On Wednesday 6th June, we have the chance to witness a rare astronomical event - a Transit of Venus. The Earth, Venus and the Sun will fall into line and we will see (with the appropriate equipment) Venus as a small black dot moving across the bright yellow Sun. The first Transit observed was in 1639, and there have only been five since, in the years 1761, 1769, 1874, 1882 and 2004.
"I recommend it therefore again and again to those curious astronomers who (when I am dead) will have an opportunity of observing these things, that they would remember this my admonition, and diligently apply themselves with all their might in making this observation, and I earnestly wish them all imaginable success …."
Edmund Halley, the astronomer made famous by Halley's comet, wrote those words in 1716. He was sixty years old at the time and was well aware that he would not live to see a Transit in his lifetime. But he had discovered that this rare event would unlock the scale of the Solar System and so he urged future astronomers to make good use of his findings and wished them " immortal fame and glory."
You see, back then we knew the relative distances of the planets – Mercury is almost 3 times closer to the Sun than Earth, Saturn is 10 times more distant – but we didn’t know their true distances. The key was the Earth-Sun distance, astronomers call it the Astronomical Unit, and Halley had realised that this could be measured during a Transit of Venus.

• _Dataset section_:
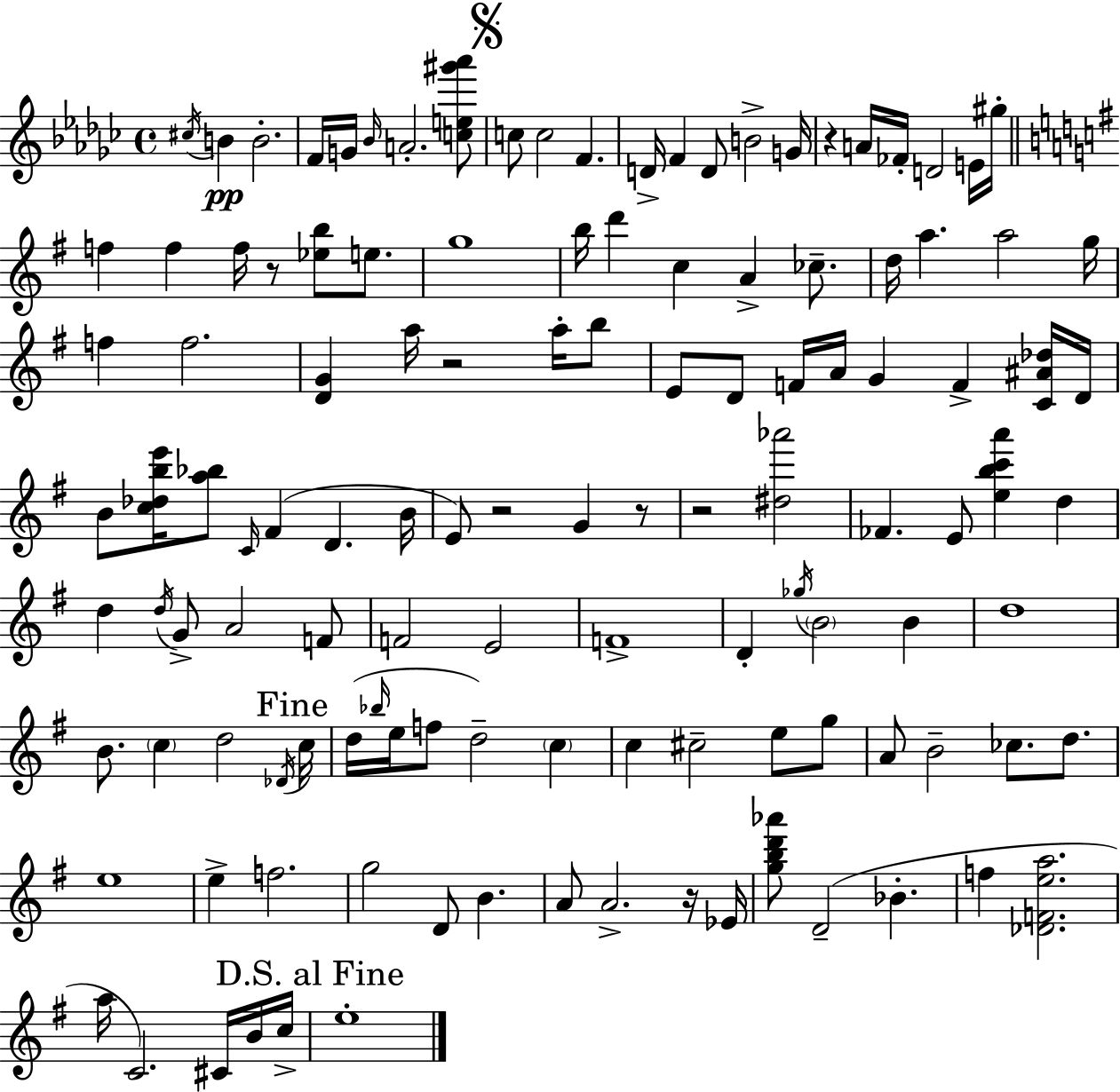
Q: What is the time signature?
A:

• _Required work_:
[a] Answer these from the Transit of Venus passage:
(i) In what year did Edmund Halley write the quoted words?
(ii) What do astronomers call the distance between the Earth and the Sun?
(iii) In what year was the first Transit observed?
[b] Quote the Transit of Venus passage between "You see, back" and "during a Transit of Venus.", inclusive.
The lines have no role in any of this.

• _Task solutions_:
[a]
(i) 1716
(ii) The Astronomical Unit
(iii) 1639

[b]
You see, back then we knew the relative distances of the planets – Mercury is almost 3 times closer to the Sun than Earth, Saturn is 10 times more distant – but we didn’t know their true distances. The key was the Earth-Sun distance, astronomers call it the Astronomical Unit, and Halley had realised that this could be measured during a Transit of Venus.